By Gelene Simpson
Corsicana Daily Sun
Here we are into another year, and I don’t have to tell you that I am not ready for it. You can surely see that I am just as scattered as ever and maybe even more so. My habit is to hold onto the past and have to be dragged into the new year with countless exclamations. If I didn’t get a job done during 2012, why should I think I will be more successful in 2013? Nevertheless, I continue to fall back on one of my old practices, that of taking things one day at a time.
I always feel more content if I keep reminding myself that “this is the day that the Lord has made.” Then I have courage to insist that “I will rejoice and be glad in it.” True, I do miss the “good ole days.” By that, I mean it was once good to listen to the news in the morning, at noon, and in the evening. But now if I’m not tuned in to the news all day, I have a nagging feeling that I am missing something important. By “important,” I mean “did someone try to blow up something or someone important?” Or maybe, “Did a calamity take place on the other side of the world but the U.S. is somehow involved or ought to be helping the wounded and homeless?” The older I get, the more responsible I feel for the situation, whatever it is. And then, on top of that, I ask, “What should I do about it?”
The truth of the matter is that as a retired public school teacher, I don’t have that many resources, especially since we retired teachers haven’t had a cost of living raise in about a dozen years now. Please don’t tell me to stop harping on this situation. I happen to know that we retired school employees do a great deal of volunteering which saves the community and the state.
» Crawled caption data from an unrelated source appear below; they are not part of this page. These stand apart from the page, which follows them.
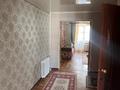 1-комнатная квартира · 41 м² · 3/5 этаж, мкр Жана Орда 14 за 130 000 ₸ в Уральске — фото 8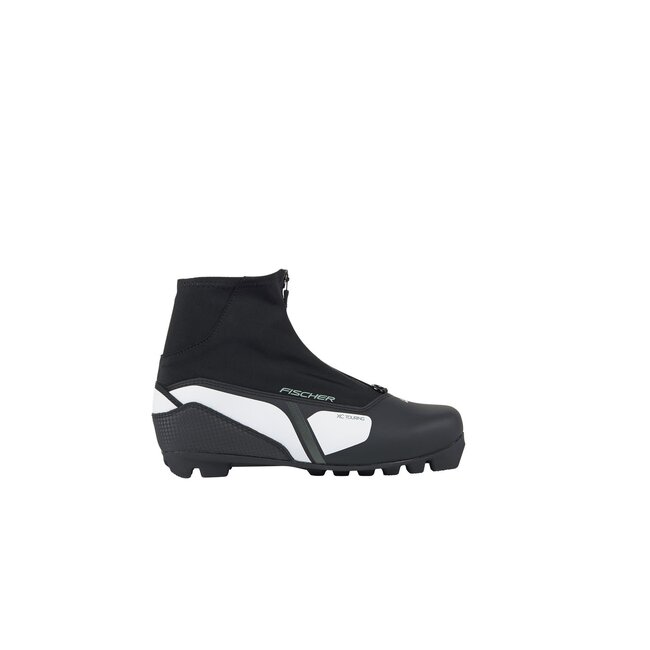 FISCHER Bottes XC Touring Ws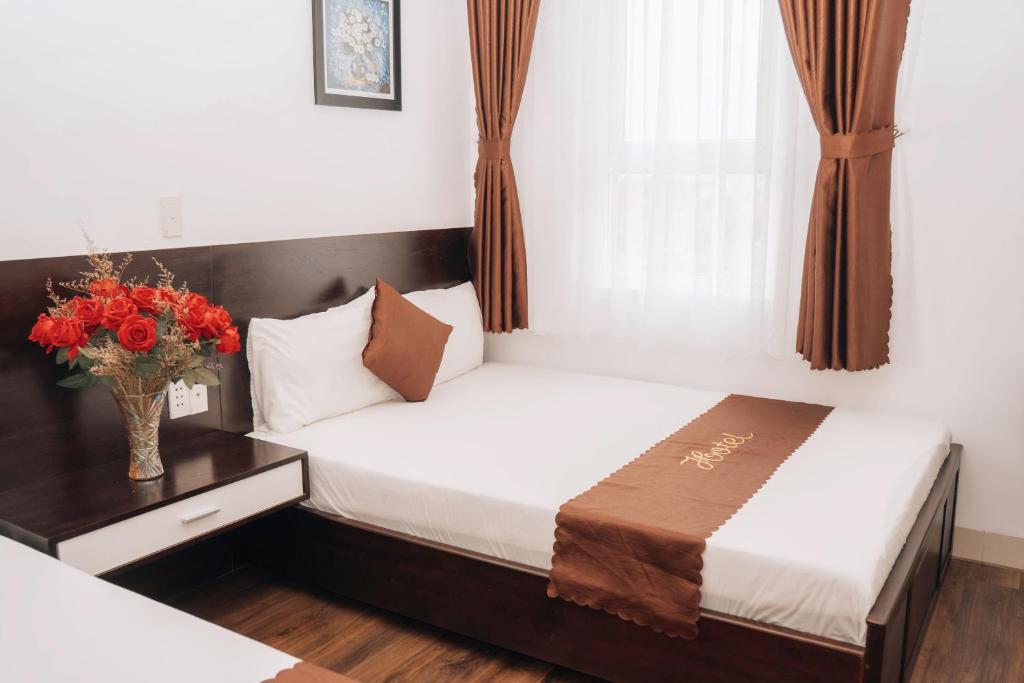 King Hotel Da Nang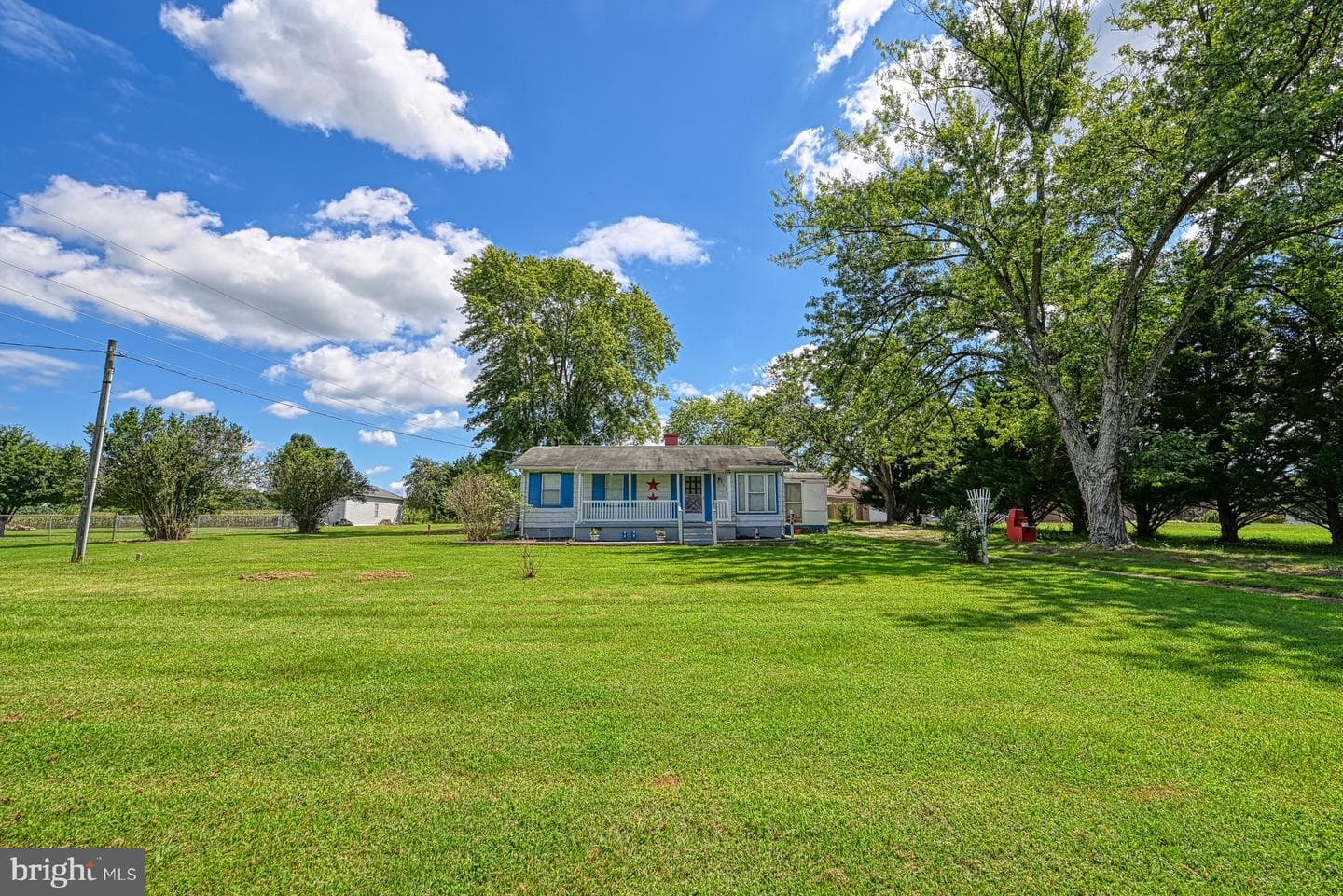 6202 Marye Road photo 3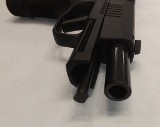 SIG SAUER P365 XL 9MM LUGER (9x19 PARA) - 3 of 3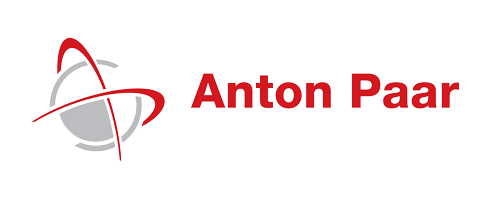 Anton Paar Logo 500x200 rb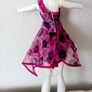 Monster high doll Spectra dresses Image 2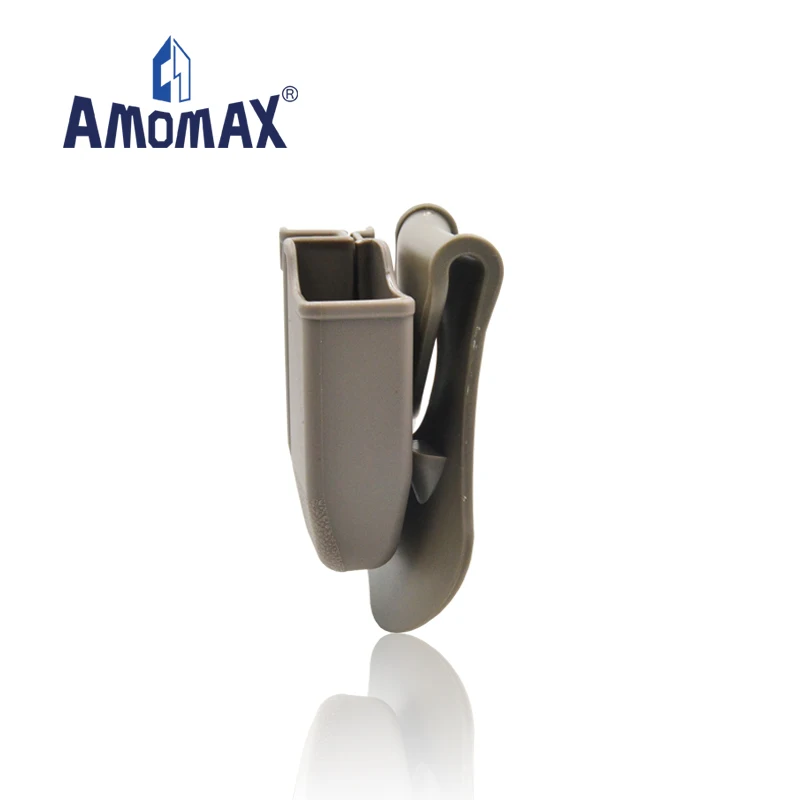 AM-MP-G3F（3）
We have book drives, and we participate in the religious and civic activities of the community and state.
At our meetings of Navarro County Retired Teachers Association, we have programs which keep us up to date on the needs of the community and provide us with opportunities to participate more fully in the betterment of our social and educational activities. It is becoming more and more difficult to keep up these practices, since our buying power has been hit hard by the economic downtown. People who have been retired since 2001 have lost at least 30 percent of their purchasing power. Now consider the fact that this adjusted consumer price does not factor in the cost increase in food and energy. The Texas Legislature decides these matters. It has to pass any additional benefits, whether it is a permanent raise or a supplemental payment.
Thinking back I remember that I taught 32 years and retired in 1992. But I can’t remember a single day in which I went to work thinking about how much money I would make that day. In fact, I often forgot to pick up my paycheck, and the principal would put it in the vault and wait to see how long it would take me to remember to pick it up. In fact, one Christmas the principal appeared at my house and said, “I thought you might need this” and handed me my check which, as usual, I had not remembered to pick up.
The truth of the matter was that my thoughts were taken up with what I could do to enlighten my students. I had really good teachers when I went to school in Corsicana. So when I came across a problem with a student or a class, I often thought to myself, “What would Miss Julia Kiber or Miss Annabelle Kiber do?” Something would always occur to me. Let me tell you that it would often be surprising and enjoyable for both the students and the teacher. I’m glad I had dedicated teachers to inspire me.
No, I did not go in to the teaching profession to make a million dollars. But I believe that I had the right to expect a cost of living raise during my retirement, since social security retirees get one.
The public schools of Texas have always been one of our greatest assets. During my teaching career, I had students from other states come into my class, and they were usually surprised at what was expected by our curriculum, especially in the Advanced Placement and Honors classes. It does not seem right to discourage beginning teachers by holding back raises for retirees. I paid into the system 32 years because I had faith in the Public School System of Texas. Was I wrong?